(Stored data)
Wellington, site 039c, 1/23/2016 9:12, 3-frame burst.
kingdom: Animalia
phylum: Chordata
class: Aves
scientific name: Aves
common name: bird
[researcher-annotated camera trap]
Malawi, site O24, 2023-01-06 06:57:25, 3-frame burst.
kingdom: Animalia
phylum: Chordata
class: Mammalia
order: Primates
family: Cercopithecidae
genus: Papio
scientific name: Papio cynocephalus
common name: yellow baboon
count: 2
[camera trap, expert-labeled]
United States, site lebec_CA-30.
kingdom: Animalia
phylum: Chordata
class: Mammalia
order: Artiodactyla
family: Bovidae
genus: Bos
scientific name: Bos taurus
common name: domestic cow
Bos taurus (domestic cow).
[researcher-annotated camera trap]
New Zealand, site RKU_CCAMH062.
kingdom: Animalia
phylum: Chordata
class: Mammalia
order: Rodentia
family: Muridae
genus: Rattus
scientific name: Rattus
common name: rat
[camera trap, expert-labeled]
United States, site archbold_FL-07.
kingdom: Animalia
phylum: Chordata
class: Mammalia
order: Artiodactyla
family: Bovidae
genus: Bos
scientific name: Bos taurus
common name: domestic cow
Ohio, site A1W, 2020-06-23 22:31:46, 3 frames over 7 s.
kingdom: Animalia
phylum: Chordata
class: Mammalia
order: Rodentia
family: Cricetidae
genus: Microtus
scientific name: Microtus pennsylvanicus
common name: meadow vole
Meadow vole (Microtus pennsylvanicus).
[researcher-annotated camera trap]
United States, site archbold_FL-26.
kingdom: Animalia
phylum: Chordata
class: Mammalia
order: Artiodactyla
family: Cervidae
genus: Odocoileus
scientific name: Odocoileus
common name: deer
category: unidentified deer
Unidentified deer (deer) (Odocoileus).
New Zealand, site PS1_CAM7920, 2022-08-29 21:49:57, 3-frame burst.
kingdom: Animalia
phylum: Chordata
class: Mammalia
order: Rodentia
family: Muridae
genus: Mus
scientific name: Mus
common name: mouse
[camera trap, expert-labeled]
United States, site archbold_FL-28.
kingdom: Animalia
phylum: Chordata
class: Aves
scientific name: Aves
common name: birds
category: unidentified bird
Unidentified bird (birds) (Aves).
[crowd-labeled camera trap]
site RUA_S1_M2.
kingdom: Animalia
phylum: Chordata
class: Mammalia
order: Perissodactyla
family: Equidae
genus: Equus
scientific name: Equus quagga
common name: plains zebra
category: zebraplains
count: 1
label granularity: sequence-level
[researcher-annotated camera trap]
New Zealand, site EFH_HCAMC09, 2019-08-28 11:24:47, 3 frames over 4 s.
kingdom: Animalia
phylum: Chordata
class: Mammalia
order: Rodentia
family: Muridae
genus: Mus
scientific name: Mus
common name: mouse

> WHAT THE TASK REQUIRES
Every record above belongs in the answer, reproduced exactly.

> WRITTEN RESPONSE
Wellington, site 039c, 1/23/2016 9:12, 3-frame burst.
kingdom: Animalia
phylum: Chordata
class: Aves
scientific name: Aves
common name: bird
[researcher-annotated camera trap]
Malawi, site O24, 2023-01-06 06:57:25, 3-frame burst.
kingdom: Animalia
phylum: Chordata
class: Mammalia
order: Primates
family: Cercopithecidae
genus: Papio
scientific name: Papio cynocephalus
common name: yellow baboon
count: 2
[camera trap, expert-labeled]
United States, site lebec_CA-30.
kingdom: Animalia
phylum: Chordata
class: Mammalia
order: Artiodactyla
family: Bovidae
genus: Bos
scientific name: Bos taurus
common name: domestic cow
Bos taurus (domestic cow).
[researcher-annotated camera trap]
New Zealand, site RKU_CCAMH062.
kingdom: Animalia
phylum: Chordata
class: Mammalia
order: Rodentia
family: Muridae
genus: Rattus
scientific name: Rattus
common name: rat
[camera trap, expert-labeled]
United States, site archbold_FL-07.
kingdom: Animalia
phylum: Chordata
class: Mammalia
order: Artiodactyla
family: Bovidae
genus: Bos
scientific name: Bos taurus
common name: domestic cow
Ohio, site A1W, 2020-06-23 22:31:46, 3 frames over 7 s.
kingdom: Animalia
phylum: Chordata
class: Mammalia
order: Rodentia
family: Cricetidae
genus: Microtus
scientific name: Microtus pennsylvanicus
common name: meadow vole
Meadow vole (Microtus pennsylvanicus).
[researcher-annotated camera trap]
United States, site archbold_FL-26.
kingdom: Animalia
phylum: Chordata
class: Mammalia
order: Artiodactyla
family: Cervidae
genus: Odocoileus
scientific name: Odocoileus
common name: deer
category: unidentified deer
Unidentified deer (deer) (Odocoileus).
New Zealand, site PS1_CAM7920, 2022-08-29 21:49:57, 3-frame burst.
kingdom: Animalia
phylum: Chordata
class: Mammalia
order: Rodentia
family: Muridae
genus: Mus
scientific name: Mus
common name: mouse
[camera trap, expert-labeled]
United States, site archbold_FL-28.
kingdom: Animalia
phylum: Chordata
class: Aves
scientific name: Aves
common name: birds
category: unidentified bird
Unidentified bird (birds) (Aves).
[crowd-labeled camera trap]
site RUA_S1_M2.
kingdom: Animalia
phylum: Chordata
class: Mammalia
order: Perissodactyla
family: Equidae
genus: Equus
scientific name: Equus quagga
common name: plains zebra
category: zebraplains
count: 1
label granularity: sequence-level
[researcher-annotated camera trap]
New Zealand, site EFH_HCAMC09, 2019-08-28 11:24:47, 3 frames over 4 s.
kingdom: Animalia
phylum: Chordata
class: Mammalia
order: Rodentia
family: Muridae
genus: Mus
scientific name: Mus
common name: mouse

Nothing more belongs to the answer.